Trata-se de "usar o passado para construir o futuro", diz Filipe Teixeira, um dos responsáveis pelo bar Plano B, aberto em Dezembro de 2006. Procuravam um espaço nas redondezas da Torre dos Clérigos e encontraram um edifício de 1909, "versátil", com "carácter" e com o bónus de ter sido desenhado pelo importante arquitecto portuense José Marques da Silva (responsável, por exemplo, pelo desenho da Estação de S. Bento e o Teatro Nacional São João), por encomenda do conde de Vizela. "Estava em mau estado, com o soalho e as escadas podres", recorda. Ninguém diria, mas "era muito fácil voltar a parecer um armazém".
José Pedro Maia e Pedro Trindade, da Casa do Livro, na Rua da Galeria de Paris, descobriram o espaço ideal para o bar que abriram em Junho de 2007. Já idealizavam um sítio com uma presença forte dos livros; o que não sabiam era que ali tinha funcionado uma livraria. "Chamava-se precisamente Casa do Livro. Mal se lia o nome na fachada", recorda José Pedro Maia. Acabaram por adoptar o nome e a escolha faz todo o sentido: nas paredes, há centenas de livros, em sintonia com o ambiente intimista do bar, que abre ao final da tarde.

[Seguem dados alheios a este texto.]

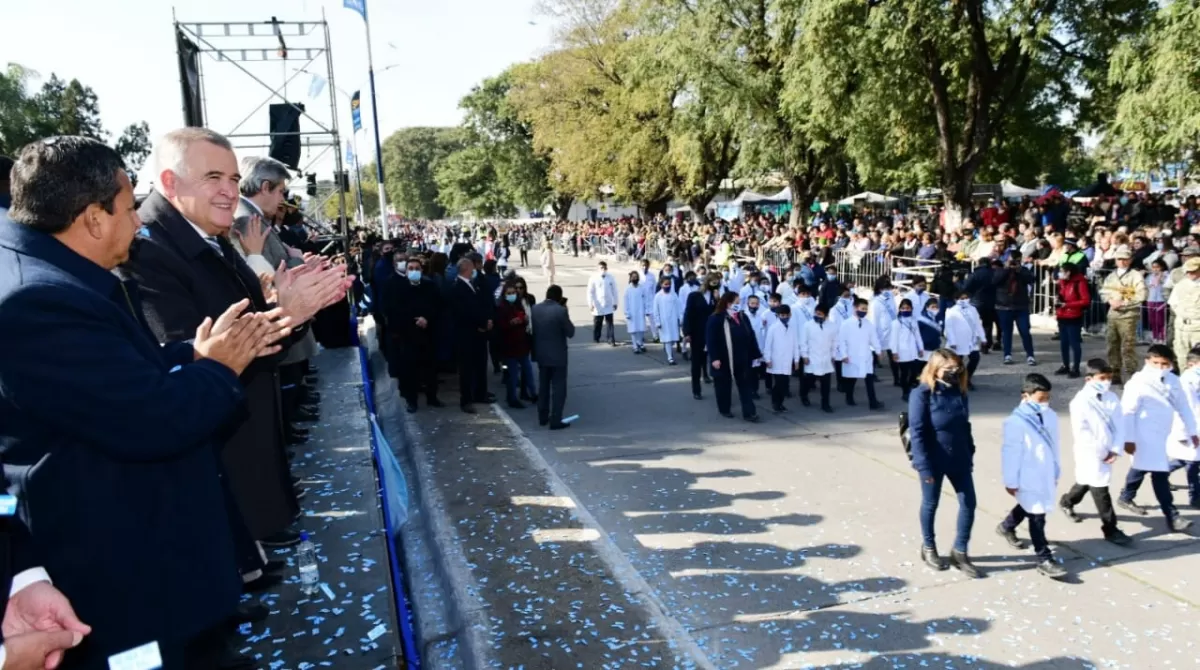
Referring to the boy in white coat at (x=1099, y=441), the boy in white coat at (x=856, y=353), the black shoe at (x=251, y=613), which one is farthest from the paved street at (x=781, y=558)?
the black shoe at (x=251, y=613)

Manter um espaço com estas características "dá muito trabalho, mas faz-se tudo com prazer", diz David Castro, gerente do Lusitano, um recatado café com serviço de catering durante o dia e um bar à noite, que se assume como gay-friendly. Quando abriu, há quatro anos, o antigo armazém, que estava desactivado há dez anos, "foi inteiramente recuperado", com algumas adaptações à nova função.
Do outro lado da rua, no Armazém do Chá, aberto em Abril de 2008, ainda se encontra cerca de uma tonelada e meia de folhas de chá, distribuída por sacos de serapilheira, sinal de um passado não muito longínquo com funções muito distantes das actuais. O espaço, com 700 metros quadrados, não foi a primeira opção de Rui Silva e Sérgio Ribeiro (queriam montar um bar que apostasse no vinho a copo e com uma agenda de concertos muito preenchida), mas a sua história acabou por modificar um pouco a ementa do espaço, que conta com diversos chás. "Vendemos muito chá à noite. Até eu fico surpreendido", diz Rui Silva. Para José Pedro Maia, da Casa do Livro, estas opções revelam "inteligência" por parte dos empresários: "Há espaços lindíssimos. É uma tendência natural pela Europa fora. Só não era no Porto."
Segundo o arquitecto Nuno Grande, as obras de requalificação transformaram as ruas em espaços mais atractivos."